--- start of PAGE EXCERPT ---
The General Post Office (abbreviated: GPO) in Brisbane, Queensland, in Australia is a heritage-listed post office located at 261 Queen Street in 1872 and extended through to Elizabeth Street in 1908. It is still in use by Australia Post. Opposite the GPO building is Post Office Square.

History

The first full-time postmaster in Brisbane was J. E. Barney in 1852. In 1862, the first Postmaster-General for the state of Queensland Thomas Lodge Murray Prior was appointed.  A small convict era building was used as for postal services but was too far from the telegraph office. The Postmaster-General choose a half hectare site which was centrally located.

The building already located at the Queen Street site which once hosted women convicts was demolished in 1871. 

Freestone and bricks were sourced from local materials.  The GPO was opened on 28 September 1872. In 1873, the Queensland Museum was housed in the General Post Office building, but moved in 1879 to the William Street building.  In the same year a second wing, which was constructed by John Petrie was completed which allowed the telegraph office to move to the building, pleasing business customers.
--- end of PAGE EXCERPT ---
--- start of PROVIDED INFORMATION ---
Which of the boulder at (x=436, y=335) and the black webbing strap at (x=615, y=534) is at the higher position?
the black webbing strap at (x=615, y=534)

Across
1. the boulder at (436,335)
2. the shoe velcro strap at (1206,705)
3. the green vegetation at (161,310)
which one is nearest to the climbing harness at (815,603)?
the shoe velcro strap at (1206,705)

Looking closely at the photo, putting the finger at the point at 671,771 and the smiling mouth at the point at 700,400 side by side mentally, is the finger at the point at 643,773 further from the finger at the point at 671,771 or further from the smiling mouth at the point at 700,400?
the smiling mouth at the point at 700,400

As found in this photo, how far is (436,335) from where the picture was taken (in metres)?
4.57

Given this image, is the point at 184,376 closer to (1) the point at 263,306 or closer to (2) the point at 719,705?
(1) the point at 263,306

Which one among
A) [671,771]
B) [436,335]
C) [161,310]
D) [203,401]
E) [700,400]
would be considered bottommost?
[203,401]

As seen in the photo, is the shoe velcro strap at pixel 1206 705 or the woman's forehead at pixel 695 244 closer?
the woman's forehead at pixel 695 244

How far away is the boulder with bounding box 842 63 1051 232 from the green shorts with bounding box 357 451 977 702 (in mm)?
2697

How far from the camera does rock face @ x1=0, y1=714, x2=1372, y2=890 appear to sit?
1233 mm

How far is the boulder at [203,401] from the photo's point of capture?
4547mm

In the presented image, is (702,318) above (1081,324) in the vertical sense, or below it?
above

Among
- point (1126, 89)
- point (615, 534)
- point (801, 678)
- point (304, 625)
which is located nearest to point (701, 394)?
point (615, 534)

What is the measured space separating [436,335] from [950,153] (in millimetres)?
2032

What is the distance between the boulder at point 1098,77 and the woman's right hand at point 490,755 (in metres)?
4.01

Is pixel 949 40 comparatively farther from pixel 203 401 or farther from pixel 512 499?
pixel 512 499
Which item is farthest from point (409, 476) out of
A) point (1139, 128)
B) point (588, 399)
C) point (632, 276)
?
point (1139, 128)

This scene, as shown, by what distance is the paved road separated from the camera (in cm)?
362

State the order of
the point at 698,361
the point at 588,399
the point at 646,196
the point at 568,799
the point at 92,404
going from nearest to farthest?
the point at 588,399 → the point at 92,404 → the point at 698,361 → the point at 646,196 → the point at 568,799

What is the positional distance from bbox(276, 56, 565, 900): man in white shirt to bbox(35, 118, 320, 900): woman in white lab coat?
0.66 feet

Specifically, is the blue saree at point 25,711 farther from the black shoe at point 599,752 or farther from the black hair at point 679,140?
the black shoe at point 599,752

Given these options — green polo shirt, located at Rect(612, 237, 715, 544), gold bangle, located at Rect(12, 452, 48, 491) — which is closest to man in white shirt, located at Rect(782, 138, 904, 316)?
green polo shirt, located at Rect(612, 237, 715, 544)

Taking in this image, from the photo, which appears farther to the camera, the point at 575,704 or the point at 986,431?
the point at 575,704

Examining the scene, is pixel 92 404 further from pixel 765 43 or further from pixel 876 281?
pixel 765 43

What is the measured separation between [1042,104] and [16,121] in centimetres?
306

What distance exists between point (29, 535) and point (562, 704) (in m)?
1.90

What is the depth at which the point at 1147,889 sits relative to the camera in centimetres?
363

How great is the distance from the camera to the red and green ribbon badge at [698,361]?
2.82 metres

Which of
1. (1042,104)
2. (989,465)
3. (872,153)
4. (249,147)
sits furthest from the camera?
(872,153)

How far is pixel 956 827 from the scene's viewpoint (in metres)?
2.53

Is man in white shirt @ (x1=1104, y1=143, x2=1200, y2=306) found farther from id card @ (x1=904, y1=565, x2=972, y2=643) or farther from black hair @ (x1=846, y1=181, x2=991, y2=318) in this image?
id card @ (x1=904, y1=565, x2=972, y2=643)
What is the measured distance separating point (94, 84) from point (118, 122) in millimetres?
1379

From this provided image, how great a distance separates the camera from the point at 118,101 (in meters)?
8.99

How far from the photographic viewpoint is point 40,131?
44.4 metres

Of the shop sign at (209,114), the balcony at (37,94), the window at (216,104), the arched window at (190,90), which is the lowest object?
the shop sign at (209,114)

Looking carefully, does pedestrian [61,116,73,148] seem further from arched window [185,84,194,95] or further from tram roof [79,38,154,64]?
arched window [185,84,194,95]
--- end of PROVIDED INFORMATION ---
*SHORT TASK A:* Please set down, word for word, the part of the Brisbane General Post Office text above from "The building already" up to and including "pleasing business customers.".
*SHORT TASK B:* Resume the history of the Brisbane General Post Office above, starting right after its last sentence.

*TASK RESPONSE A:*
The building already located at the Queen Street site which once hosted women convicts was demolished in 1871. 

Freestone and bricks were sourced from local materials.  The GPO was opened on 28 September 1872. In 1873, the Queensland Museum was housed in the General Post Office building, but moved in 1879 to the William Street building.  In the same year a second wing, which was constructed by John Petrie was completed which allowed the telegraph office to move to the building, pleasing business customers.

*TASK RESPONSE B:*
The building features deep verandahs and high ceilings. A clock mounted in the pediment positioned above the main entrance was once illuminated by a gas powered light.  It was replaced by a smaller, electric clock.  The first typewriter to be used in any post office in any Australian city was used at the GPO in 1892.  Stamps and money orders were once available to customers outside the building via windows are now closed.

The building has been listed on the Brisbane City Council Heritage Register.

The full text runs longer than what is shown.